● TASKS TO COMPLETE
1 – Transcribe part of the E-165 article, beginning at the words "To make complete" and ending after the words "researcher on E-165.".
2 – Answer the following questions using the E-165 article, labeling each answer with its matching letter:
(a) Which detector array in Japan collects air shower particles that fall to the ground?
(b) What energy did the electrons fired through the gas-filled chamber in the September 2003 run have?
(c) Who leads experiment E-165 together with Pisin Chen?
3 – Continue the E-165 article from the point at which it stops.

January 23, 2004  


E-165 Reveals True Colors of Light

By Anna Gosline

Using electron pulses, a sensitive prism and just the right amount of air, researchers at SLAC have revealed the true colors of fluorescent light triggered by ultra high energy cosmic rays. The results will shed light on an important discrepancy between two recent observations of this energetic phenomenon and provide a solid foundation for future generations of cosmic ray experiments.

Schematic drawing of an air shower. As the primary ultra high energy cosmic ray hits the Earth’s atmosphere, it rapidly decays into a cascade of thousands of lower energy particles, like electrons. The particles excite gas molecules, causing them to emit ultraviolet fluorescent light.

Cosmic rays—usually elementary particles or nuclei—zip through the Universe at the speed of light. They have been detected with energies in excess of 1020 electron volts (eV)—millions of times greater than any accelerator can create on earth. The origin of these ultra high energy rays remains an astrophysical mystery.

Initial Results Vary

Adding to the mystery is a discrepancy between two experiments in the observed abundance of extremely rare cosmic rays in the ultra high energy range (greater than 1020 eV).

The High Resolution Fly’s Eye (HiRes) Experiment in the U.S. lead by the University of Utah and the Akeno Giant Air Shower Array (AGASA) in Japan exploit different techniques to detect and measure cosmic rays through what is known as an air shower—the multiplying cascade of decaying particles set off when an ultra high energy cosmic ray hits the earth’s atmosphere.

AGASA reconstructs the initial cosmic ray using detectors that collect air shower particles that fall to the ground. HiRes determines the energy of an event based on the total amount of ultraviolet light emitted by atmospheric gas molecules after they are excited by air shower particles, a technique called air fluorescence.

Now, in an international collaboration that includes members from SLAC, the Center for Cosmology and Particle Astrophysics (CosPA) in Taiwan, and HiRes (University of Utah, the University of Montana, Rutgers University), researchers are using the unique controlled laboratory environment at SLAC to investigate a potential source of the discrepancy on the UHECR spectrum at the very high energy regime. A precision measurement of a spectrally resolved air fluorescence yield, such as what they intend to do in E-165, will hopefully shed some light on this existing discrepancy between AGASA and HiRes results.

"There was a real need for independent calibration of air fluorescence. Laboratory experiments can have such importance to direct detection," said Pisin Chen (ARDA), who, together with Pierre Sokolsky of Utah, leads the SLAC experiment E-165, called FLASH (Fluorescence in Air from Showers).

To make complete and accurate measurements of the light spectrum in the first phase (Thin Target phase) of E-165 during their September 2003 run, the team shot pulses of 28.5 GeV electrons from the Final Focus Test Beam through a gas-filled chamber. While the air chamber is not long enough to trigger an air shower, the electrons induced the gas to emit fluorescent light.

"Even though we don’t let the particles shower in our Thin Target run, they still trigger fluorescence production and we are able to measure the precise number of photons produced per particle. By not letting it shower we know exactly what goes in and what comes out," said Kevin Reil (ARDA), a post-doctoral researcher on E-165.

● MATERIAL SUPPLIED
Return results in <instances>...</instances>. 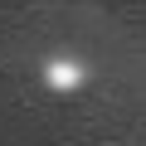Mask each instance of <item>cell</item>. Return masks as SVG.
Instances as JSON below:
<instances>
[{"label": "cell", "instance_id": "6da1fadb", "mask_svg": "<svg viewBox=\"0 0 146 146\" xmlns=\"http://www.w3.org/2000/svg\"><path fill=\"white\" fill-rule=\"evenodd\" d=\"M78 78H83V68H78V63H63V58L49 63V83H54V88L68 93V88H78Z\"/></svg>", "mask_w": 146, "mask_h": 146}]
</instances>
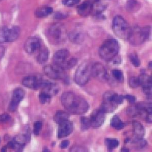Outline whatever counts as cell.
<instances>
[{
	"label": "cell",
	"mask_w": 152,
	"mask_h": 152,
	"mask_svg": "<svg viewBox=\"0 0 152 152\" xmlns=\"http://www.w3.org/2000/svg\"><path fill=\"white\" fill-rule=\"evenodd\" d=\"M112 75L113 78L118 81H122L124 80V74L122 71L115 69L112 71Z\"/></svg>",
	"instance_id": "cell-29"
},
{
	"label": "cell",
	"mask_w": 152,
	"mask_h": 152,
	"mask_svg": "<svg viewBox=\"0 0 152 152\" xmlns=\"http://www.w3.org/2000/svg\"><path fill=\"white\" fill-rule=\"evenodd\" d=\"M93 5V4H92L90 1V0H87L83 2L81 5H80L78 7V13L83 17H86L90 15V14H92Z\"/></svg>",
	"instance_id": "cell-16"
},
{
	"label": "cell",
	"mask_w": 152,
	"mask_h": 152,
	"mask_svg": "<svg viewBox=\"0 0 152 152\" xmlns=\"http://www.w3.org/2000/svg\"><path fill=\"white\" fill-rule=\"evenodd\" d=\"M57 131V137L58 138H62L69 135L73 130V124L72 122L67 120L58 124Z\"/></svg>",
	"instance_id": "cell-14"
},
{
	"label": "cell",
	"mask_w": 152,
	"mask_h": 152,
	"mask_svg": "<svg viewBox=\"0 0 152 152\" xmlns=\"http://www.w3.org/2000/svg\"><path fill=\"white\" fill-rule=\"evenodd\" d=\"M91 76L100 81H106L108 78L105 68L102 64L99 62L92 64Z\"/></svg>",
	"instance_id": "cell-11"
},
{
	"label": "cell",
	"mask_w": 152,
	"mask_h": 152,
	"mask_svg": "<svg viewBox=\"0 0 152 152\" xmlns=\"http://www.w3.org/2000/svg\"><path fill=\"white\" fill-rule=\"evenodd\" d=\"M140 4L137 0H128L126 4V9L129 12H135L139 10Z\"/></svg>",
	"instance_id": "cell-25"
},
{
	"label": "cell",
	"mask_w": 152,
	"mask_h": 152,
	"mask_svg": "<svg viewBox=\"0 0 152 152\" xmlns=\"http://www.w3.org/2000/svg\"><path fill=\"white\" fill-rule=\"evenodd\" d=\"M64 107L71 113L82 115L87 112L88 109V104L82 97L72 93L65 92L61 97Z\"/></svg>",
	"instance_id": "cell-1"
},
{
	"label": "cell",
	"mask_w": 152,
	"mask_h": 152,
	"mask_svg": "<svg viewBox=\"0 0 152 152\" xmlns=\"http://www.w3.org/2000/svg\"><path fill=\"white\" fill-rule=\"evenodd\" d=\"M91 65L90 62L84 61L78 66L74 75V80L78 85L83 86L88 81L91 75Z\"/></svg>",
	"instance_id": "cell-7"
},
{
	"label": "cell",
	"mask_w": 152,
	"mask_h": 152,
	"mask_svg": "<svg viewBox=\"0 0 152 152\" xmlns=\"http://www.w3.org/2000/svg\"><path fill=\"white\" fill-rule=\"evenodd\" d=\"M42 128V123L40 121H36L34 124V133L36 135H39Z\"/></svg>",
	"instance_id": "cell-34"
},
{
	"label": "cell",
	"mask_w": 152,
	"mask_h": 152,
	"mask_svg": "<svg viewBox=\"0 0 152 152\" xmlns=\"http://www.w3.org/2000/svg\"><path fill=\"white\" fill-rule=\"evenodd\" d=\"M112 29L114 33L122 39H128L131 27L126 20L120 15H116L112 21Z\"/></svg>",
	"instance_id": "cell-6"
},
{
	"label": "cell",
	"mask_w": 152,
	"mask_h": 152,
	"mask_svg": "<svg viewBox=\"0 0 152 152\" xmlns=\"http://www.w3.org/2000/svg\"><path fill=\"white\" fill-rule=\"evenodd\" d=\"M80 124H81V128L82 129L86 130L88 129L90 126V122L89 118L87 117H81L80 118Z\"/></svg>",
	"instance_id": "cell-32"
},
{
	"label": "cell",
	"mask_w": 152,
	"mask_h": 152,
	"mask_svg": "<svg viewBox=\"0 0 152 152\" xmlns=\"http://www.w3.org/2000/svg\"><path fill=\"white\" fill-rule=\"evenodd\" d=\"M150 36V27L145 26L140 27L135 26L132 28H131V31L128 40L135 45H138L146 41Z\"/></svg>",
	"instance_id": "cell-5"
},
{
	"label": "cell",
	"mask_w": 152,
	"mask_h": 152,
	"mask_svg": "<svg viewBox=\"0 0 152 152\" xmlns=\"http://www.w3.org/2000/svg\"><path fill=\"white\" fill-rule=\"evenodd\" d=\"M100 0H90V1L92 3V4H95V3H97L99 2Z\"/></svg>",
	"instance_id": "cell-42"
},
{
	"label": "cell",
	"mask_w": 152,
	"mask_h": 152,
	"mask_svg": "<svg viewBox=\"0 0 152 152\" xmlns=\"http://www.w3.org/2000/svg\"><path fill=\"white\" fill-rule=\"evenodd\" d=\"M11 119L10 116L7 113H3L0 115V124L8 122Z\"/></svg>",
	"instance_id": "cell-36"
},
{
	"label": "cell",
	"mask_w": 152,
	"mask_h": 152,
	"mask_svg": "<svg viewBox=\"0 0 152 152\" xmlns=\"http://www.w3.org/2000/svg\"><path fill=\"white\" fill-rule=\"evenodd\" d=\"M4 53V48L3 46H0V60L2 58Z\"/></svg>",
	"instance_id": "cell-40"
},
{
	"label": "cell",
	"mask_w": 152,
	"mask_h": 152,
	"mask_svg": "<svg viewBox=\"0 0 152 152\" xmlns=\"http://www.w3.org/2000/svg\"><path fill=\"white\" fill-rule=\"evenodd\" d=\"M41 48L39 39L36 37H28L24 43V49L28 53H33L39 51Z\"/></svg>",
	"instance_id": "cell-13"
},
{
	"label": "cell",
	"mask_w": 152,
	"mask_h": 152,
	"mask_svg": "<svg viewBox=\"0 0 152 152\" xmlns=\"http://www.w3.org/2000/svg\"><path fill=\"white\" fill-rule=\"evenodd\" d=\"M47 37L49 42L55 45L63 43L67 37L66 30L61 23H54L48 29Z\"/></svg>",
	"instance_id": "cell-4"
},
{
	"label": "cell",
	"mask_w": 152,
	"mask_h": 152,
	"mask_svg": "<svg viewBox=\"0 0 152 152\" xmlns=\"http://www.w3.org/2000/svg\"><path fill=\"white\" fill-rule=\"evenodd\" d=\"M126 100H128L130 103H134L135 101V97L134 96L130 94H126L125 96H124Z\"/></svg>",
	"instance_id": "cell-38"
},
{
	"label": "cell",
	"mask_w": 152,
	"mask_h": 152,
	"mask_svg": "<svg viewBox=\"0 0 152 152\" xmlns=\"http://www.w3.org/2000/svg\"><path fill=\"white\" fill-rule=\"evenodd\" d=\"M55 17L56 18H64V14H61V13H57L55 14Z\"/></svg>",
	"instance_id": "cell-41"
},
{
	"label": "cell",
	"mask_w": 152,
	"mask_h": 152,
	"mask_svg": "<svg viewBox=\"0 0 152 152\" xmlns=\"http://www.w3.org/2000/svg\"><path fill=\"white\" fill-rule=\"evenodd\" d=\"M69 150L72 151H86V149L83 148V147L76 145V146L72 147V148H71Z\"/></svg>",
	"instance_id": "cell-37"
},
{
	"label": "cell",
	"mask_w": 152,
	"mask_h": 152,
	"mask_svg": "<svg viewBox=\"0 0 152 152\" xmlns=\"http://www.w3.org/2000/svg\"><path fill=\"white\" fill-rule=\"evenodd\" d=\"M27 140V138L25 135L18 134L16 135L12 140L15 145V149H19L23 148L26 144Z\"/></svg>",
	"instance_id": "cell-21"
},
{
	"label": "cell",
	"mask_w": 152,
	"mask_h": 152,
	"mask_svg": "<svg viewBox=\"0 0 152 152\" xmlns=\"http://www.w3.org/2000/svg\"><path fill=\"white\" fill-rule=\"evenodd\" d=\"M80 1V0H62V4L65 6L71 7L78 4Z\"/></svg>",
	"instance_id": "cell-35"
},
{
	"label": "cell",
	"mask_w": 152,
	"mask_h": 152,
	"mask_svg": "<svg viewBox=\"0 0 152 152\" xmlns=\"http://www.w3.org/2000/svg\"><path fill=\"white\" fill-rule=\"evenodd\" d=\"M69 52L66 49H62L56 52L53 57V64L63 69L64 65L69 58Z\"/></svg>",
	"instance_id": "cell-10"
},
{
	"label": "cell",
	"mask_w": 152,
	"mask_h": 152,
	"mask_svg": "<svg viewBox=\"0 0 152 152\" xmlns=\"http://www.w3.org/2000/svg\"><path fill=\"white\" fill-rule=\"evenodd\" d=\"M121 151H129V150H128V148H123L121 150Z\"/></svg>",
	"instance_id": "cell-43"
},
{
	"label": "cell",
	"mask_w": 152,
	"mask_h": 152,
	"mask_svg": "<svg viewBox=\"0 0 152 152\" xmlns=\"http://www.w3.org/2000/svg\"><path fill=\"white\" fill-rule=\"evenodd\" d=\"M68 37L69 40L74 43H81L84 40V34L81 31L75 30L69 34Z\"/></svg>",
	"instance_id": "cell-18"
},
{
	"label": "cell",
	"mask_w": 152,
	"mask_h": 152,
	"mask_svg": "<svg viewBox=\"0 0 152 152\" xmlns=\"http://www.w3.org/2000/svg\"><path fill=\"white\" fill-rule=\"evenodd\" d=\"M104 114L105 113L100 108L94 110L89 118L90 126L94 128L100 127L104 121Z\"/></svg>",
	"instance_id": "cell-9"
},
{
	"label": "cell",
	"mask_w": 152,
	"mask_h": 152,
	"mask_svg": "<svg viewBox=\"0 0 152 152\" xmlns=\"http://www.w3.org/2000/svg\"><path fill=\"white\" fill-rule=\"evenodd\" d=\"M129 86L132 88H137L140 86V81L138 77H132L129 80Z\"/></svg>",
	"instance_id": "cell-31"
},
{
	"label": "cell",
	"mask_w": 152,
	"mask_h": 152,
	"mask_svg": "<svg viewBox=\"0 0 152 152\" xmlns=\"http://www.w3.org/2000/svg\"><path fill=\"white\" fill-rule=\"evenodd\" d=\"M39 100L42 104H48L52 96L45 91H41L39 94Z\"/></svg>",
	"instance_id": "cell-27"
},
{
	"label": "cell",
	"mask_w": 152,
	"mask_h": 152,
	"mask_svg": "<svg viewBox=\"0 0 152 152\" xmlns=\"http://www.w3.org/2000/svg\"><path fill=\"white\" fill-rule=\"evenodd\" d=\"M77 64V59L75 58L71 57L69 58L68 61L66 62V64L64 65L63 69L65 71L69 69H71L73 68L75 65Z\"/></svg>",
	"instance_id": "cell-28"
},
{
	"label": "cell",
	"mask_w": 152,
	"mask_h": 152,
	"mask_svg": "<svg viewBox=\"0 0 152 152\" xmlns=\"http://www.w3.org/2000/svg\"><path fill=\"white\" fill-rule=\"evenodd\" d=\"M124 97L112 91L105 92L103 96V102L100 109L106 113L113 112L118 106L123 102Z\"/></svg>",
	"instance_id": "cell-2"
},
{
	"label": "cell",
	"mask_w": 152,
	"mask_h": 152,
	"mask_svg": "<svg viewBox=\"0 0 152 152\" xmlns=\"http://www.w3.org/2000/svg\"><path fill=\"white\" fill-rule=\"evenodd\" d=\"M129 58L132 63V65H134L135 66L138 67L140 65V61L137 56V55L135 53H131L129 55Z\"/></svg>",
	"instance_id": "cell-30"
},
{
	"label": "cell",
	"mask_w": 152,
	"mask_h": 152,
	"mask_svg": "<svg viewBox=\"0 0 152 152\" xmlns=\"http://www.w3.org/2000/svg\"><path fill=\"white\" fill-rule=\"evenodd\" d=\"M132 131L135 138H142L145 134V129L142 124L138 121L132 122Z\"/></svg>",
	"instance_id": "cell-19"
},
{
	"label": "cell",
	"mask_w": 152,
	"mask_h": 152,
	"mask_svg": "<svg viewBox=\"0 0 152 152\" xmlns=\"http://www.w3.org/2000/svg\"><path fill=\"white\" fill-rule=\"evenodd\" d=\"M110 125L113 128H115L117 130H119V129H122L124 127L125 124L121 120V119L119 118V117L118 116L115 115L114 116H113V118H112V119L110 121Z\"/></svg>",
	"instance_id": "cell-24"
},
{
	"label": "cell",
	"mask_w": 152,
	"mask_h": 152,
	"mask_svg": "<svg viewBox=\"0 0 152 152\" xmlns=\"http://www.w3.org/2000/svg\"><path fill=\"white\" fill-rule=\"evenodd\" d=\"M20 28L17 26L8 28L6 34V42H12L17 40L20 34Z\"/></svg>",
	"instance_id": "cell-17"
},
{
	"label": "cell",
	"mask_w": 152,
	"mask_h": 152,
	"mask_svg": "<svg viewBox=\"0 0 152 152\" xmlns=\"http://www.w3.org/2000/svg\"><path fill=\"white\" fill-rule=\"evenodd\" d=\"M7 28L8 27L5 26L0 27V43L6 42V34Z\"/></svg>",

● EXPECTED OUTPUTS
1 –
To make complete and accurate measurements of the light spectrum in the first phase (Thin Target phase) of E-165 during their September 2003 run, the team shot pulses of 28.5 GeV electrons from the Final Focus Test Beam through a gas-filled chamber. While the air chamber is not long enough to trigger an air shower, the electrons induced the gas to emit fluorescent light.

"Even though we don’t let the particles shower in our Thin Target run, they still trigger fluorescence production and we are able to measure the precise number of photons produced per particle. By not letting it shower we know exactly what goes in and what comes out," said Kevin Reil (ARDA), a post-doctoral researcher on E-165.

2 –
(a) The Akeno Giant Air Shower Array (AGASA).
(b) 28.5 GeV.
(c) Pierre Sokolsky of Utah.

3 –
Light production was tested under a variety of conditions. The chamber was filled alternately with pure dry air, pure nitrogen, different mixtures of oxygen and nitrogen, as well as ‘SLAC air’ (which includes various impurities like water vapor).

After shooting out from the gas molecules, the photons of light were then sent through a series of narrow band filters and amplified by a photo-multiplying tube before being measured. Each filter transmits only a narrow range of ultraviolet light, yielding a measurement of the total light produced along the spectrum.

To confirm the shape of the spectrum in a separate setup, light was sent through a spectrograph, which acts like a prism to separate the light into small wavelength bands, producing an almost continuous picture of fluorescence.

While Chen cautions that small deviations in the resolved fluorescent spectra will have some impact on energy calculations, the initial results support the measurements made by the air fluorescence method at HiRes.

The results could have vast importance to the 3,000 square kilometer Pierre Auger project in Argentina, which has already begun limited operation and is due for completion in 2005. This hybrid cosmic ray experiment combines both air fluorescence and ground array detectors.

Further Implications

"The precise measurement of this spectrum goes way beyond the HiRes, AGASA and Auger," Chen said. "Knowing the spectra of air shower fluorescence will have further implications for future generation of space based cosmic ray experiments."

Air fluorescence will be the only available technique for cosmic ray detectors placed on satellites, like NASA’s proposed OWL project and the joint US-European EUSO project. While air fluorescence is traditionally conducted in the desert, where humidity is extremely low, these projects will likely focus on air showers that fall over oceans in order to reduce contamination of background light. Until now, researchers didn’t know exactly how water vapor would impact the production and quality of cosmic fluorescent light.

"NASA is very interested in our fluorescence results under various levels of humidity," Chen added.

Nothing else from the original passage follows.